BEGIN PASSAGE SHOWN

As a general rule it is true that if you eat vastly fewer calories than you burn, you’ll get slimmer (and if you consume far more, you’ll get fatter). But the myriad faddy diets flogged to us each year belie the simplicity of the formula that Camacho was given. The calorie as a scientific measurement is not in dispute. But calculating the exact calorific content of food is far harder than the confidently precise numbers displayed on food packets suggest. Two items of food with identical calorific values may be digested in very different ways. Each body processes calories differently. Even for a single individual, the time of day that you eat matters. The more we probe, the more we realise that tallying calories will do little to help us control our weight or even maintain a healthy diet: the beguiling simplicity of counting calories in and calories out is dangerously flawed.
Susan Roberts, a nutritionist at Tufts University in Boston, has found that labels on American packaged foods miss their true calorie counts by an average of 18%. American government regulations allow such labels to understate calories by up to 20% (to ensure that consumers are not short-changed in terms of how much nutrition they receive). The information on some processed frozen foods misstates their calorific content by as much as 70%.
That isn’t the only problem. Calorie counts are based on how much heat a foodstuff gives off when it burns in an oven. But the human body is far more complex than an oven. When food is burned in a laboratory it surrenders its calories within seconds. By contrast, the real-life journey from dinner plate to toilet bowl takes on average about a day, but can range from eight to 80 hours depending on the person. A calorie of carbohydrate and a calorie of protein both have the same amount of stored energy, so they perform identically in an oven. But put those calories into real bodies and they behave quite differently. And we are still learning new insights: American researchers discovered last year that, for more than a century, we’ve been exaggerating by about 20% the number of calories we absorb from almonds.

END PASSAGE SHOWN

-- WHAT YOU WILL DO --
1 – Reproduce the passage on calorie counting verbatim from "That isn’t the" to "absorb from almonds.".
2 – Write the next part of the passage on calorie counting, starting after its final sentence.
The lines that come next are separate material and are unrelated to the passage on calorie counting.

BEGIN DATASET EXTRACT

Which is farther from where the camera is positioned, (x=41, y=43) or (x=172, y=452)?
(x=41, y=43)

END DATASET EXTRACT

-- EXERCISE RESPONSES --
1 –
That isn’t the only problem. Calorie counts are based on how much heat a foodstuff gives off when it burns in an oven. But the human body is far more complex than an oven. When food is burned in a laboratory it surrenders its calories within seconds. By contrast, the real-life journey from dinner plate to toilet bowl takes on average about a day, but can range from eight to 80 hours depending on the person. A calorie of carbohydrate and a calorie of protein both have the same amount of stored energy, so they perform identically in an oven. But put those calories into real bodies and they behave quite differently. And we are still learning new insights: American researchers discovered last year that, for more than a century, we’ve been exaggerating by about 20% the number of calories we absorb from almonds.

2 –
The process of storing fat – the “weight” many people seek to lose – is influenced by dozens of other factors. Apart from calories, our genes, the trillions of bacteria that live in our gut, food preparation and sleep affect how we process food. Academic discussions of food and nutrition are littered with references to huge bodies of research that still need to be conducted. “No other field of science or medicine sees such a lack of rigorous studies,” says Tim Spector, a professor of genetic epidemiology at Kings College in London. “We can create synthetic DNA and clone animals but we still know incredibly little about the stuff that keeps us alive.”
Research published this year showed that a certain set of genes is found more often in overweight people than in skinny ones, suggesting that some people have to work harder than others to stay thin (a fact that many of us already felt intuitively to be true). Differences in gut microbiomes can alter how people process food. A study of 800 Israelis in 2015 found that the rise in their blood-sugar levels varied by a factor of four in response to identical food.
Some people’s intestines are 50% longer than others: those with shorter ones absorb fewer calories, which means that they excrete more of the energy in food, putting on less weight.
The message from many public authorities and food producers, especially fast-food companies that sponsor sports events, is that even the unhealthiest foods will not make you fat if you do your part by taking plenty of exercise. Exercise does, of course, have clear health benefits. But unless you’re a professional athlete, it plays a smaller part in weight control than most people believe. As much as 75% of the average person’s daily energy expenditure comes not through exercise but from ordinary daily activities and from keeping your body functioning by digesting food, powering organs and maintaining a regular body temperature. Even drinking iced water – which delivers no energy – forces the body to burn calories to maintain its preferred temperature, making it the only known case of consuming something with “negative” calories. A popular expression in English tells us not to “compare apples and oranges” and assume them to be the same: yet calories put pizzas and oranges, or apples and ice cream, on the same scale, and deems them equal.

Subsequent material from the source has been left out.